In the desperate catfight between prurience and moral superiority lies the battered carcass of the pleasure which is reading “Real Life Stories”. They lurk in the centre of cheap magazines between a feature on how to do your make-up like Cat Deeley and a full page advertising feature for an inflatable guest bed: “I married a man who turned out to be a wife-beating, alcoholic, cross-dressing, cat shagger. And then I married his brother who was teetoal but a bigamist”. Compelling revelations of people who look as bad as life has treated them. Mournful faces peering grimly from a thin but glossy mag. Life’s battlers, bearing the festering stamp of real life across their heads and four hundred and fifty quid in their back pocket.

It does feel terribly wrong to peep into these people’s miserable lives. To read the tales of serial victims, watch people spreading out before you the proof of their consistently bad judgement and worse than imaginable luck. Yet, once your eyes have flitted over “Hurry up Sinead,” yelled my sister Romilly “don’t forget it’s your blind date tonight” it’s a quick wince, flinch and you’ve reached “after five weeks in hospital Sinead still can’t feed herself but she has learned a valuable lesson: Next time, I’ll make sure he loves me back”. God, you could weep. What poor old Sinead actually needs is to realise that being “incurably romantic” and hoping each time she goes down the Coach and Horses that the big man who stares at her “might be that special someone” and not a dangerous dog owning loony, is a rubbish way to live her life.
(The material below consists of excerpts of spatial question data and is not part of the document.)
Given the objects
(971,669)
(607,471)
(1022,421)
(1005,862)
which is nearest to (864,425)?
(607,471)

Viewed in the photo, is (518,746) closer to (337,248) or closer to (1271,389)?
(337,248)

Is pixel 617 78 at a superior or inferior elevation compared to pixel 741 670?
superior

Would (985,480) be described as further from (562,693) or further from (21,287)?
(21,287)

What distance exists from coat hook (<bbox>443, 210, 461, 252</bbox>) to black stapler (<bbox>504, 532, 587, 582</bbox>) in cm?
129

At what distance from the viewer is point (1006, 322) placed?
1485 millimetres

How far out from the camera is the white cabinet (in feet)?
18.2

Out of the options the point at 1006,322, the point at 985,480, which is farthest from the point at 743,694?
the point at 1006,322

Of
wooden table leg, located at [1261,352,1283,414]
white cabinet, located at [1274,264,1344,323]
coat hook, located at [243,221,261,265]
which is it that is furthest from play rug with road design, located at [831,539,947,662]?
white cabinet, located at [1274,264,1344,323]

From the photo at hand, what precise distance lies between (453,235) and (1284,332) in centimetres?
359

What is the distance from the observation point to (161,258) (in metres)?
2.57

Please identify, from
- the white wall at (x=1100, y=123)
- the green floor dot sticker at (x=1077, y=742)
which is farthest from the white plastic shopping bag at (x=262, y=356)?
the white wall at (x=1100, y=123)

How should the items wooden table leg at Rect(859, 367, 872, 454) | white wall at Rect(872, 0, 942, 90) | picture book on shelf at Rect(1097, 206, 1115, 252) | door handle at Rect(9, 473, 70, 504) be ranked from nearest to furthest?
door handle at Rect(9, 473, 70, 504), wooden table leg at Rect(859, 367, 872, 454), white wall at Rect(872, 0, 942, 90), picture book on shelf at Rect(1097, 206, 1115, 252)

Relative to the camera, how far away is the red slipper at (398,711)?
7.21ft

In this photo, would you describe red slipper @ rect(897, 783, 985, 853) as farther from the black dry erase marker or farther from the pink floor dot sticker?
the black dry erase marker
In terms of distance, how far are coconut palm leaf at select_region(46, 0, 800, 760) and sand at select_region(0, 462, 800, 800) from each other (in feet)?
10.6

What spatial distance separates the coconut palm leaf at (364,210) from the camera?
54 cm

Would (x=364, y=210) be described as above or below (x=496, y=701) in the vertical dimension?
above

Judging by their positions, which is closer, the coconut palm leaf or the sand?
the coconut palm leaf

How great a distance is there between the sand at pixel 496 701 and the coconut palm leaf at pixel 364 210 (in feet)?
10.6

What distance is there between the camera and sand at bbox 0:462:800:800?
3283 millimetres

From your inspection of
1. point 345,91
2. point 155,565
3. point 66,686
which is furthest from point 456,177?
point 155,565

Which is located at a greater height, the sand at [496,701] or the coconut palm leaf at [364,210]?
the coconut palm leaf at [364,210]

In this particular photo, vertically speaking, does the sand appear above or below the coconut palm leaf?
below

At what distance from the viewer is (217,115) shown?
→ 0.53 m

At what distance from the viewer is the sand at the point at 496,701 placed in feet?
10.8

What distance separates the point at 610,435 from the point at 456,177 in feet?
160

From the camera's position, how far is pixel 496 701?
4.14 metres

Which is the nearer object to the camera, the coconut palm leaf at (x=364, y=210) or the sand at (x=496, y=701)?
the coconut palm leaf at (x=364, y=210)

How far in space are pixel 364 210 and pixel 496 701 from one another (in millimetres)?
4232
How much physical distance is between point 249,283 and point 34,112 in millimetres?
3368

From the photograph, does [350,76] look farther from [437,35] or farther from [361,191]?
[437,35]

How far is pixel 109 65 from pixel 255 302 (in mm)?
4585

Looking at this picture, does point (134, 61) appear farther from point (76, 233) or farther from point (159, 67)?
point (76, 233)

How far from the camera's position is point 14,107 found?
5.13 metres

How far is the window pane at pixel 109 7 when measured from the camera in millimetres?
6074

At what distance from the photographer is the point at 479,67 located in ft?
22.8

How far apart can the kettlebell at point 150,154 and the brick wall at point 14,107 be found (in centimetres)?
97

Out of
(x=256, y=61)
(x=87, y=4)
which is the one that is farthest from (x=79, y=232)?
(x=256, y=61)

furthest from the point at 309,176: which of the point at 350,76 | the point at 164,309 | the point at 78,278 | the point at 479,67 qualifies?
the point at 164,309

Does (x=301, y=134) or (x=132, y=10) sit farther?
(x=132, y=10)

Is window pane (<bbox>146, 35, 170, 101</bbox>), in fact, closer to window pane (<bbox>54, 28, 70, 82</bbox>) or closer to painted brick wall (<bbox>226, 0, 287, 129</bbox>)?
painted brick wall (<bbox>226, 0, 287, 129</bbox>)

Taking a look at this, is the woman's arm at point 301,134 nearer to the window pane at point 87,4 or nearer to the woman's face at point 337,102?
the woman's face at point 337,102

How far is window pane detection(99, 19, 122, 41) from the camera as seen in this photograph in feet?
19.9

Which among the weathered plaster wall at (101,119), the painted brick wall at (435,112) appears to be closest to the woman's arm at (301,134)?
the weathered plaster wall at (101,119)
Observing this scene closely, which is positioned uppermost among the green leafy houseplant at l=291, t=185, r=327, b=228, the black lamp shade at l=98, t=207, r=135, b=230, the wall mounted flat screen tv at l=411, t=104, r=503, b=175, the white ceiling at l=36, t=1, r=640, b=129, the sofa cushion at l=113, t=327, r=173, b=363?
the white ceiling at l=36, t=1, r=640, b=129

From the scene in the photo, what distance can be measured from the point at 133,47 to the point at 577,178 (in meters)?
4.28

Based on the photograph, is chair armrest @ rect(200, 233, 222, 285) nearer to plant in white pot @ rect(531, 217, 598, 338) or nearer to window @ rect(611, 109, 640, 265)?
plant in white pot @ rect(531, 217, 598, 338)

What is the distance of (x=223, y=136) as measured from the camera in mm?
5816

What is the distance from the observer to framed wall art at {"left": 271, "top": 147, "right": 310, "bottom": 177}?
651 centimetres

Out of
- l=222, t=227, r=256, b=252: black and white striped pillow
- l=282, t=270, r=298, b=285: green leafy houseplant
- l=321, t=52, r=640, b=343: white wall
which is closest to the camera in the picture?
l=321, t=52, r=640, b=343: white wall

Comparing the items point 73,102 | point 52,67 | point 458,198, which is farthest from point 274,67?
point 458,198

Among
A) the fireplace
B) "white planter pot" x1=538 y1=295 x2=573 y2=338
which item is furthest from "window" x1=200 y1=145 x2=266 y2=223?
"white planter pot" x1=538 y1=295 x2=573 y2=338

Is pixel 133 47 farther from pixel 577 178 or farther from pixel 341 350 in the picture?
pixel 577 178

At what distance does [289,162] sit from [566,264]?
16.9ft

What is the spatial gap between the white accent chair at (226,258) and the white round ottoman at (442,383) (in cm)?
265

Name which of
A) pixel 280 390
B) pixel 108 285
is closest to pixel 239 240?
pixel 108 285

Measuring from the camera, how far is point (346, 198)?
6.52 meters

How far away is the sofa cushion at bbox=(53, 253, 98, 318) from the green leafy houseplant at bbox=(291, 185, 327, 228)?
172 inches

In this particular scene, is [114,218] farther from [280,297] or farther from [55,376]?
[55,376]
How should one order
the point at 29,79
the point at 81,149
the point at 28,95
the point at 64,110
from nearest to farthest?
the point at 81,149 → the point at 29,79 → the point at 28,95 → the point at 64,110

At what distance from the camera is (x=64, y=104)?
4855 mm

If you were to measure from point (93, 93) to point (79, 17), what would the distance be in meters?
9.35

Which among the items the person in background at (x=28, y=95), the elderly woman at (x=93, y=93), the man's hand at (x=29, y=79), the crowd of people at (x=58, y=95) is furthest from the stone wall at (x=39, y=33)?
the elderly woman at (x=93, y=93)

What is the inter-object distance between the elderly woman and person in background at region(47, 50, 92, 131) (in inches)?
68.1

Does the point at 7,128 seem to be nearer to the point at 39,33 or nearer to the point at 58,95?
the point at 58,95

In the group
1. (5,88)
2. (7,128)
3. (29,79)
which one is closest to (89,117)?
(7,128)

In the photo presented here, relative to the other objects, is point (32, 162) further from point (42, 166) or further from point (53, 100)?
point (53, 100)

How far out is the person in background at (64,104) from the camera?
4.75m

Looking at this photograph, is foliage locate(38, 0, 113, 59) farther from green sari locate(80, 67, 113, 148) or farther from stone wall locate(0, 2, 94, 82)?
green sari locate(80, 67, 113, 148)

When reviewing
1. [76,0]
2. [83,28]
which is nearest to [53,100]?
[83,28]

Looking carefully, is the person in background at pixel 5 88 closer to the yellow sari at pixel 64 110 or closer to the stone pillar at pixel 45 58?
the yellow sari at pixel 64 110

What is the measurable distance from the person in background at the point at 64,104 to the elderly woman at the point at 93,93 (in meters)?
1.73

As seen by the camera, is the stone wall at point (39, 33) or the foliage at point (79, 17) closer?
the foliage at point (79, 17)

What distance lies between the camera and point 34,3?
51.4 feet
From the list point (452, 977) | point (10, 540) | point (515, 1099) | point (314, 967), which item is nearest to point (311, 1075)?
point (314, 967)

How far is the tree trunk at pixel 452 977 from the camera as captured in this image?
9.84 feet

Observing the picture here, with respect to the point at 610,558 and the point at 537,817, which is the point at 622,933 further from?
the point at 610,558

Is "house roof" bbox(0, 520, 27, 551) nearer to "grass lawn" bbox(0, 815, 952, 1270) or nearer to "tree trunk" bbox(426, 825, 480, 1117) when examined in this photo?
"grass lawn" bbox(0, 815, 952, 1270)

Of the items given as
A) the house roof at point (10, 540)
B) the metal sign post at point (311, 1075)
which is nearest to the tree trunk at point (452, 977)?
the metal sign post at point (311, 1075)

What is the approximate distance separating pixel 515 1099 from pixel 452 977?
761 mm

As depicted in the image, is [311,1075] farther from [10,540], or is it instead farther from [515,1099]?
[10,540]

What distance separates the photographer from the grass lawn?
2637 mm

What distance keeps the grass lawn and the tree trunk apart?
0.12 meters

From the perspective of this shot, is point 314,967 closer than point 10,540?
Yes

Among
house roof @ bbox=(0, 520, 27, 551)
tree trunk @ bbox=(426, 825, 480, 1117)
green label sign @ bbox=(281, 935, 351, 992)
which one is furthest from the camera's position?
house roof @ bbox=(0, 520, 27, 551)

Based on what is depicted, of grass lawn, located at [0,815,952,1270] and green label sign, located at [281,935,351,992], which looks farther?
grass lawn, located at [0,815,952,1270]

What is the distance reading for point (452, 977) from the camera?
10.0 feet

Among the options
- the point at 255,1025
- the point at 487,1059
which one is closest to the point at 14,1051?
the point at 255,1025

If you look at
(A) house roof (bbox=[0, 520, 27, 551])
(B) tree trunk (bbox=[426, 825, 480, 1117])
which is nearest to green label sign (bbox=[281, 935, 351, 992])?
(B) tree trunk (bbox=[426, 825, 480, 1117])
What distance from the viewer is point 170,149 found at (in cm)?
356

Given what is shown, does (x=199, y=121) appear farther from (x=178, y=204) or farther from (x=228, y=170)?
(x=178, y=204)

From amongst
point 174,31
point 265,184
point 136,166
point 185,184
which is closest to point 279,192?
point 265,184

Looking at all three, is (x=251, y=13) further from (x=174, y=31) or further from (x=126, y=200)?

Yes, from now on, she must swap her romantic novels for real life stories, and get a bit savvy.

Real life stories should be required reading for teenage girls, and grown women with the sentimentality of teenage girls. A literary diet of romantic fiction leads to emotional hell. Readers will simply become disgruntled, disillusioned harridans with confused and bullied men who feel they can never, ever, ever do anything right. The more vulnerable and gullible may skew her judgement to make “mad Gavin and his pit bull Stalin” become a dashing Prince who loves her more than any woman has ever been loved. All these romantic ladies must swap the Judy Bloom and Mills and Boon for a proper serving of Real Life - with photos. After a real life story, even the most tedious rugby fan or political activist or man who has bought his first copy of an Anthony Beevor book will seem like a lovely shining Knight. So count your blessings, bints, and go for the real deal!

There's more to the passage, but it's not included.